**Exercise description**
For each statement, answer yes or no on whether it agrees with the curry article below, and quote the words of the article that decide it. 1. Curry powder was invented in India. 2. Chicken Tikka Masala is the most popular takeaway dish in the UK. 3. Spices keep best in direct sunlight.

**Article**
☆ ☆ ☆ ☆

It is time for you to open the cupboard and find that half used tin of Madras curry powder. It is National Curry Week . I want to start with an easy recipe, nutritious, and full of flavour, a Roasted Vegetable Curry. As an added bonus for everyone, this is my first vegan recipe. I can totally guarantee it is so tasty, great for everyone to eat and enjoy. Roast Vegetable Curry is a comforting supper dish you can serve just as it is. Or serve it as a side as part of a larger group meal. Why not try it with my Butter Chicken, rice, poppadums, and pickles.
Every one Loves Curry
Curries are now a staple part of English cooking. Chicken Tikka Masala is now the most popular takeaway dish in the UK. Our tastes have definitely changed from the days of early Indian influenced dishes such as kedgeree. This recipe was bought home from India by colonial civil servants. We now eat curry dishes from around the world. Curry recipes from turmeric and ginger spiced Malay to the fantastically popular Thai green variety. Finally please remember curry does not need to be fiery hot. The key is developing layers of flavour through using different spices and aromatics.
Roasted Vegetable Curry
My recipe uses chilli, ginger, garlic and curry powder as the key flavours. If you are a little more confident you can substitute ground cumin, coriander, turmeric and mustard powder for the curry powder.
Believe it or not, curry powder was not invented in India. The most common theory is that it was invented by Chinese cooks to emulate the recipes the British had grown used to. The most used spice mixes in India are Garam Masala.
Any spice mix and ground spice you may have has a limited shelf life. Spices are best stored in an air-tight container in a cool environment away from direct sunlight. Over time the intense flavours will be lost and the taste can become stale in time.
I have used several vegetables, but this recipe is a great fridge clearer whatever you have in your salad drawer can go into it, cauliflower, aubergine, boiled potatoes, tomatoes you can really experiment. You can save time by omitting the garlic, chilli, ginger, and spices and use a quality Tikka Masala curry paste if you are in a hurry.

☆ ☆ ☆ ☆

**Recorded information**
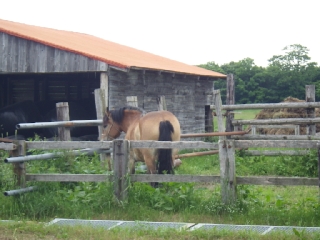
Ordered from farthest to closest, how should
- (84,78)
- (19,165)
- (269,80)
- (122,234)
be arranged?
(269,80), (84,78), (19,165), (122,234)

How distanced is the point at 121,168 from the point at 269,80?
47992mm

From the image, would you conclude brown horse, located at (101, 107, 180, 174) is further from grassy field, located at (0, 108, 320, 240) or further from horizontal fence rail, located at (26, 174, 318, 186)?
grassy field, located at (0, 108, 320, 240)

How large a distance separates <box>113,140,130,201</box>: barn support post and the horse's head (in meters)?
3.23

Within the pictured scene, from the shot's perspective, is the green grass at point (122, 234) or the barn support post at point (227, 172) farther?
the barn support post at point (227, 172)

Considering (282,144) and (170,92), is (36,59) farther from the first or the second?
(282,144)

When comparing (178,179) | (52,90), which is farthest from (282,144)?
(52,90)

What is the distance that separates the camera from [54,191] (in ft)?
25.7

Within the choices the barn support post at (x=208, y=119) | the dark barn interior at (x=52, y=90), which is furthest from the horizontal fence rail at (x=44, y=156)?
the barn support post at (x=208, y=119)

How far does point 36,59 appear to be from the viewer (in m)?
15.9

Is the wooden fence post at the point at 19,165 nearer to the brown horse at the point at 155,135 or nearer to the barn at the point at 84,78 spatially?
the brown horse at the point at 155,135

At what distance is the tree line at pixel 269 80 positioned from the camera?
52.1m

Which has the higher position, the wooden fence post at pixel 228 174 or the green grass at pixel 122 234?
the wooden fence post at pixel 228 174

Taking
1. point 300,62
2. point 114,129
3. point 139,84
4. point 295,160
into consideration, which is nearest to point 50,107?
point 139,84

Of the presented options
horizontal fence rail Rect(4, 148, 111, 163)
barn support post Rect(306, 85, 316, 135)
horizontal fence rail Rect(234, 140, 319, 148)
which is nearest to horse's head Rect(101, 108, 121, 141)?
horizontal fence rail Rect(4, 148, 111, 163)
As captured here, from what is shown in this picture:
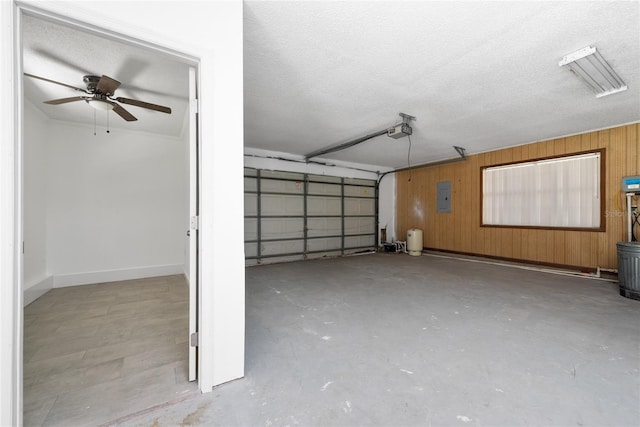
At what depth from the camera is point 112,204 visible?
4391mm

☆ ☆ ☆ ☆

**Output for this task**
1. No: "Believe it or not, curry powder was not invented in India."
2. Yes: "Chicken Tikka Masala is now the most popular takeaway dish in the UK."
3. No: "Spices are best stored in an air-tight container in a cool environment away from direct sunlight."